Month: June 2011

Energy Flow Charts UK 2009

Featured on Jo Abbess’ blog on ‘Energy Change for Climate Control’ recently was this Sankey diagram. It appears in his recent post on ‘The Waste of Power’. It was originally published in Annex H of the 2009 Digest of United Kingdom Energy Statistics (DUKES) published by Department of Energy and Climate Change (DECC).

The report has numerous other Sankey diagrams like this one, similarly structured. They show energy use of coal, petroleum, natural gas, and renewables.

Below is the one on petroleum flows in 2009 in millio tons. A lower threshold has been introduced, so that small quantities don’t fall below a minimum width (see, for example, the flow of 0.7 mio tons to “Rail”, compared to the one of 4.9 mio tons to “Industry”, which would in principal be 7 times wider if it was to scale.

Nice and colorful!

Molly Eagan’s 100 Days Without Oil

Molly Eagan’s ambitious project ‘100 Days Without Oil’ got some attention in the blogosphere, and even from traditional media.

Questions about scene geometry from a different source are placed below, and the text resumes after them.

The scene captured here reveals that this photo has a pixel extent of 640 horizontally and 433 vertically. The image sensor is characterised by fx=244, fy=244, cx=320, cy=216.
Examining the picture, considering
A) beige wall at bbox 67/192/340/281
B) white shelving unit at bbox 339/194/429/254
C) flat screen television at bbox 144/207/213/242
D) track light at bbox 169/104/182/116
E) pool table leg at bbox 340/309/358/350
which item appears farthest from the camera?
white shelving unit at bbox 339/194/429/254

Molly’s dedication to living one hundred days without oil fascinated me, but by putting up the below Sankey diagram on her blog she fully convinced me …

Molly is an Architecture/Sustainable Design graduate student at the University of Minnesota. From August 15 to November 22, 2010 she tried to live a fully-no-oil life style.

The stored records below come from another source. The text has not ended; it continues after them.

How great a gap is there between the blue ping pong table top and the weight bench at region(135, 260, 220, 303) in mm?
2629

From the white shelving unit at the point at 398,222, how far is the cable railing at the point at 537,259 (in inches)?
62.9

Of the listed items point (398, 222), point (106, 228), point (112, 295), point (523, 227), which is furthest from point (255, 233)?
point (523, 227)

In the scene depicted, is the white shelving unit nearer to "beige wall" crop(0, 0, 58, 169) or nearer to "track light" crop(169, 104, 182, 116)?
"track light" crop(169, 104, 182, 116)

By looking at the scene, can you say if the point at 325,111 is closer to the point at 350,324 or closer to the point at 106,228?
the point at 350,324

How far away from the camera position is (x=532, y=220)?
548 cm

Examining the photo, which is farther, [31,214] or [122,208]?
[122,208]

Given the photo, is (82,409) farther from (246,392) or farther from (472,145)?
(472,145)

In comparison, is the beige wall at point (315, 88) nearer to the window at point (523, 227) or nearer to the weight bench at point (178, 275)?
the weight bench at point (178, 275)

By using myself as a research tool I can easily document all aspects of my life and how they might be affected in this not-to-distant world. I’ll be tracking my life in seven categories: Transportation, Food, Waste, Water, Electricity, Health/Hygiene, and Communication/Entertainment.

Her self-set rules were quite strict, and I personally think that the water use part is the hardest constraint. Read more about the criteria of this experiment.

The Sankey diagram is based on data from the Energy Information Administration Annual Energy Review 2008, but has been expanded on the right side with examples for the seven categories she identified for her project.

New version of e!Sankey

A new version of e!Sankey has been released recently. e!Sankey 3.0 comes with a series of new features, such as reconnecting arrows to another node, alignment of elements, definition of unit types, or the long awaited multiple element edit. According to their forum they have also implemented a number of features suggested by the e!Sankey user community.

The below are two new samples shipped with the test version. The first is for the efficiency of a car engine, in German…


… the second a remake of the oxy-combustion Sankey diagram I presented here on the blog two years ago:

The price has gone up a little for the new version. I have updated my Sankey software page accordingly.